● ARTICLE À LIRE
______

Haykel Ben Mahfoudh- Monsieur le Chef du Gouvernement: un office des cultes au lieu d’un ministère des affaires religieuses
L’épisode récent du limogeage du ministre des affaires religieuses et l’immédiate désignation d’un autre membre du gouvernement pour gérer,ad intérim, les affaires de ce ministère, a révélé la difficulté que l’actuel chef de gouvernement devait rencontrer, dès le départ, pour composer, organiser et articuler la structure de son gouvernement.
Loin de la polémique qu’ont suscitées les déclarations de l’ancien ministre et dont il en est le seul responsable, force est de reconnaître l’embarras politico-institutionnel dans lequel se retrouve actuellement le chef du gouvernement du fait de cet imprévu ayant précipité la chute de son ministre. Pourquoi ne pas penser donc à changer d’organisation et de formule, et partant de cadre juridique, pour gérer autrement, plus efficacement et surtout de façon plus rationnelle les affaires religieuses dans ce pays.
C’est alors que l’idée de se séparer non plus de son ministre seulement, mais du ministère en tant qu’entité politico- administrative, et de le remplacer par une nouvelle structure sous la forme juridique d’un Office, ayant pour mission principale la gestion des cultes dans ce pays et non pas les affaires religieuses seulement.De nombreux avantages sont à comptabiliser, outre le fait de dégrossir le gouvernement.

______

● DONNÉES FOURNIES
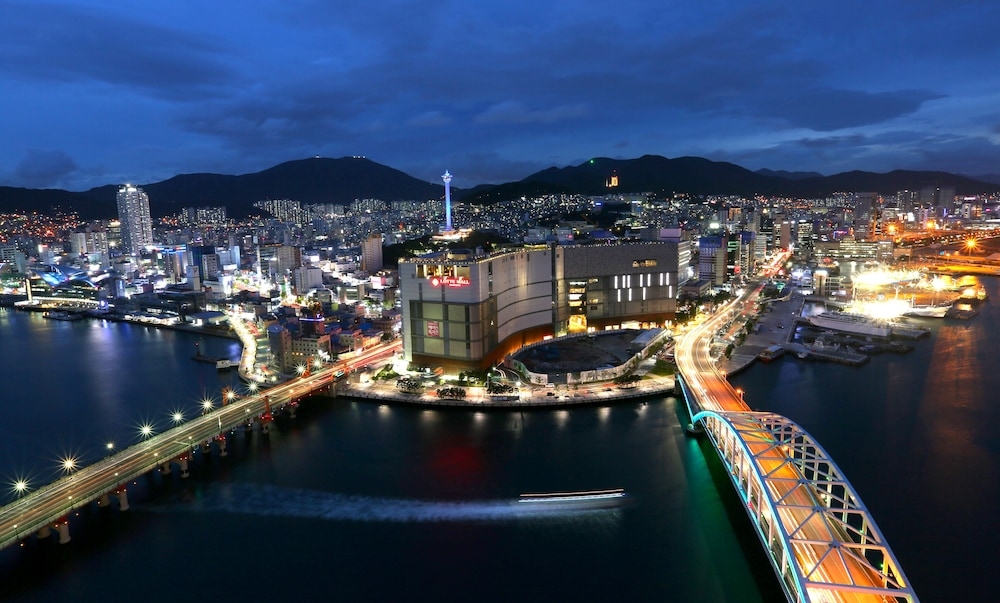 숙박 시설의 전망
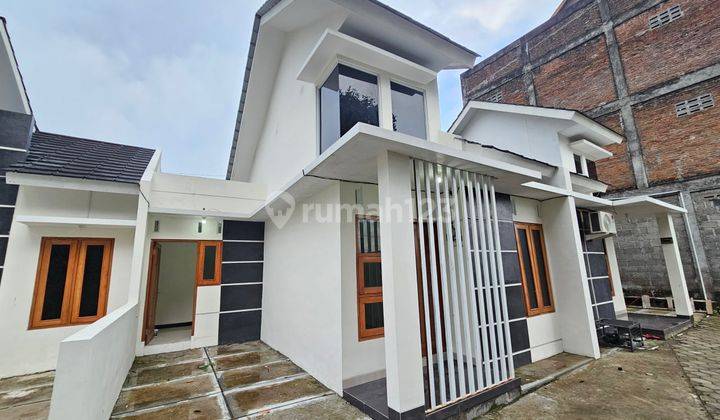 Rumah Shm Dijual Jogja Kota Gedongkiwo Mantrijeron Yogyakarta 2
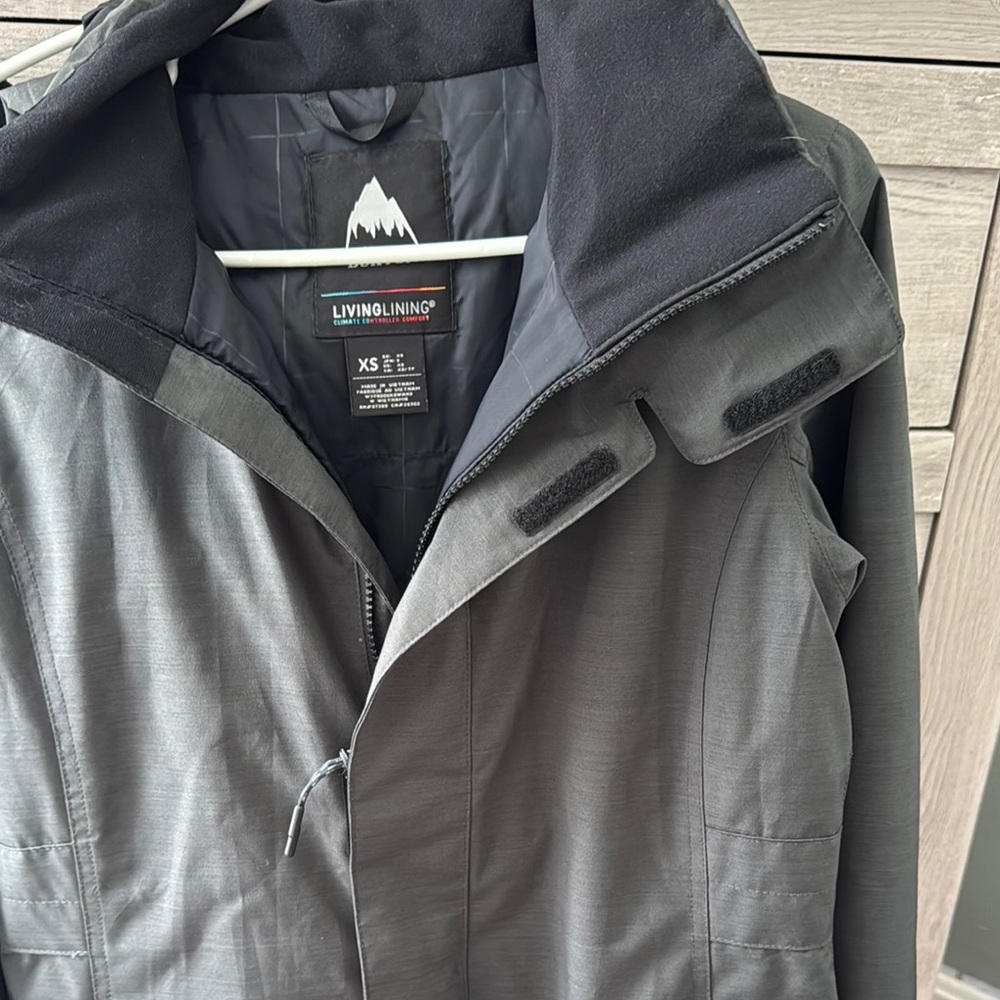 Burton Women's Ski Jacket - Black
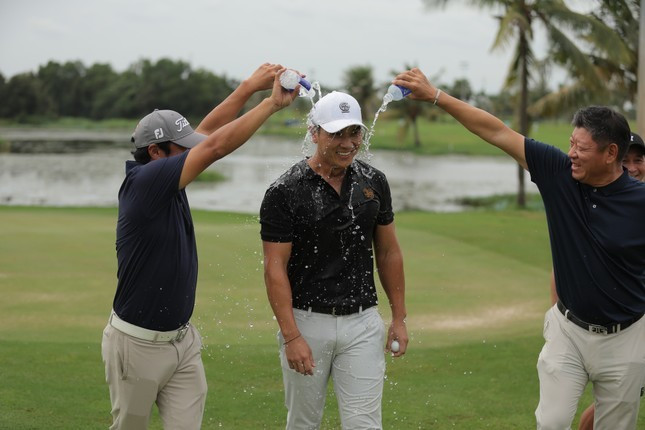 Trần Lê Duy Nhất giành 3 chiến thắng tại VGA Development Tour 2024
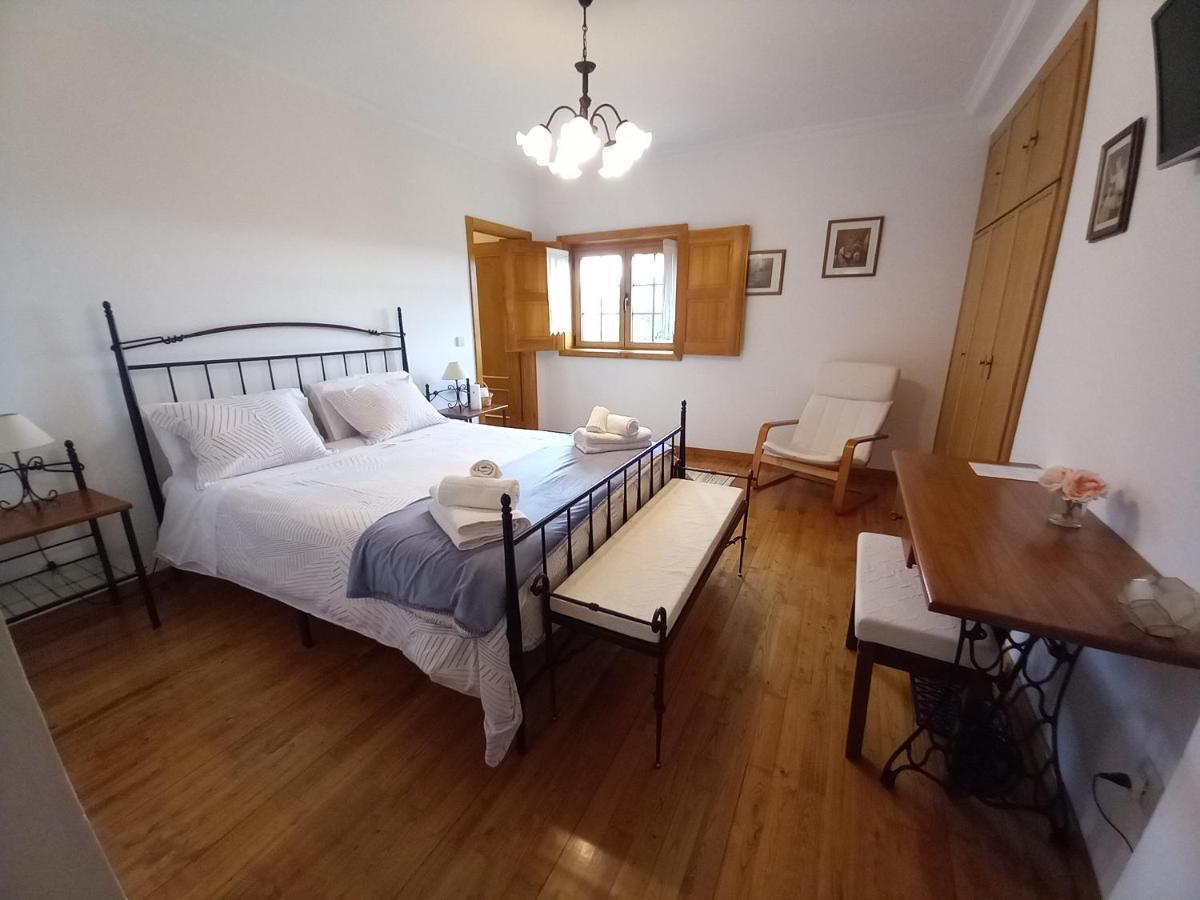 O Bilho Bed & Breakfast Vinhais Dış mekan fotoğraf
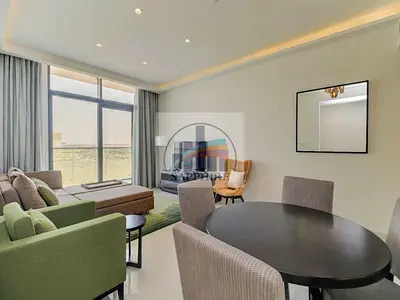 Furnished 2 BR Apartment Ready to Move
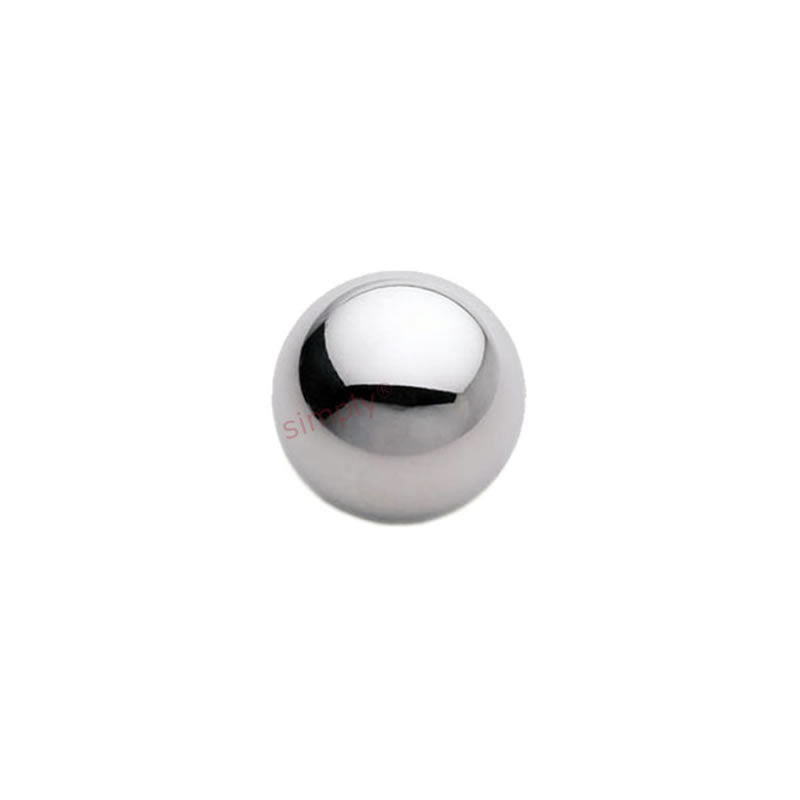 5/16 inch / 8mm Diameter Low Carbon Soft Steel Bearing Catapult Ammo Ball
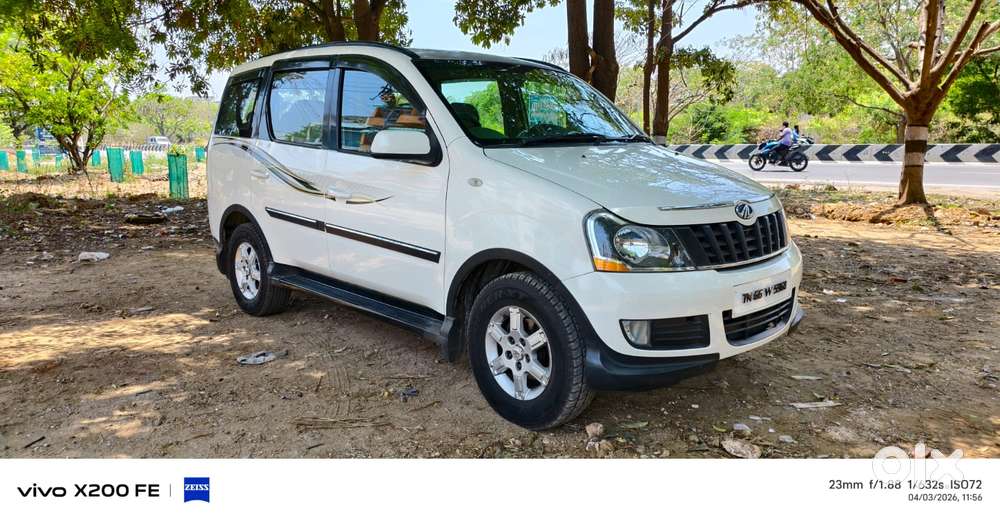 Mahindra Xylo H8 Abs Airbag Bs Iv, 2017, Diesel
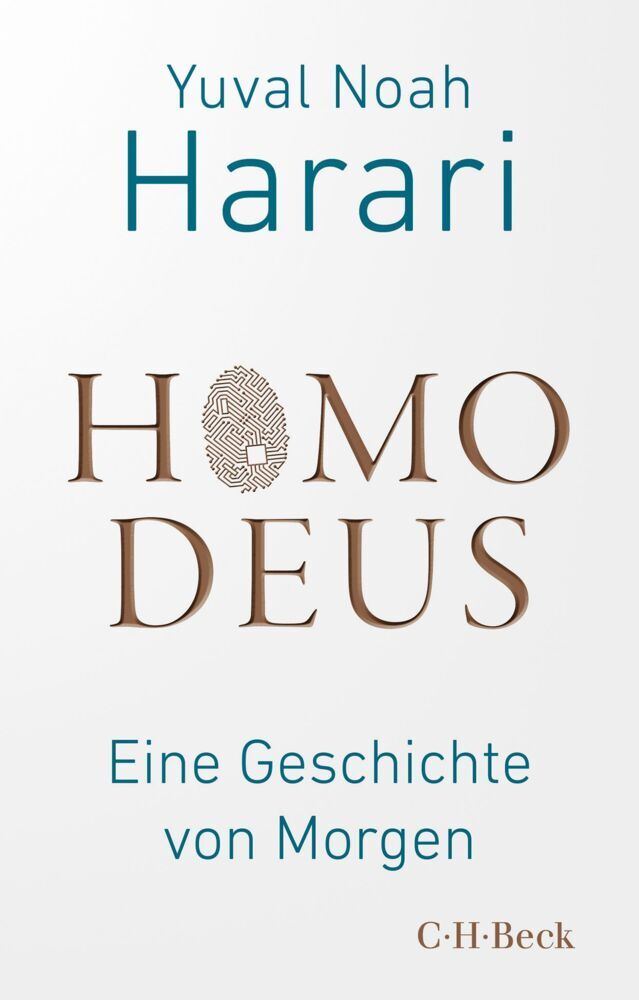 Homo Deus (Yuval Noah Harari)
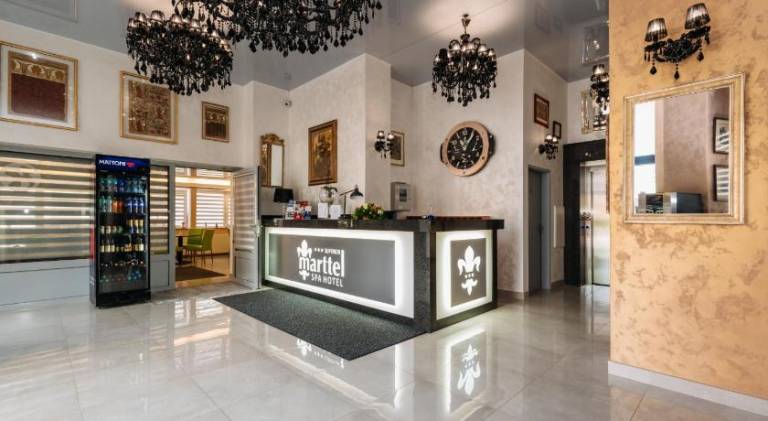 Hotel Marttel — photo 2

______

● ÉNONCÉ
Veuillez dire si chaque affirmation concorde avec l'article sur l'office des cultes, par oui ou par non, en citant à l'identique les mots de l'article qui tranchent.
1. Le ministre des affaires religieuses a été limogé.
2. L'article propose un Office chargé uniquement des affaires religieuses.
3. L'article compte l'allègement du gouvernement parmi les avantages de la réforme.
Seul l'article sur l'office des cultes sert de source.

● CORRIGÉ
1. Oui : « L’épisode récent du limogeage du ministre des affaires religieuses »
2. Non : « ayant pour mission principale la gestion des cultes dans ce pays et non pas les affaires religieuses seulement »
3. Oui : « De nombreux avantages sont à comptabiliser, outre le fait de dégrossir le gouvernement »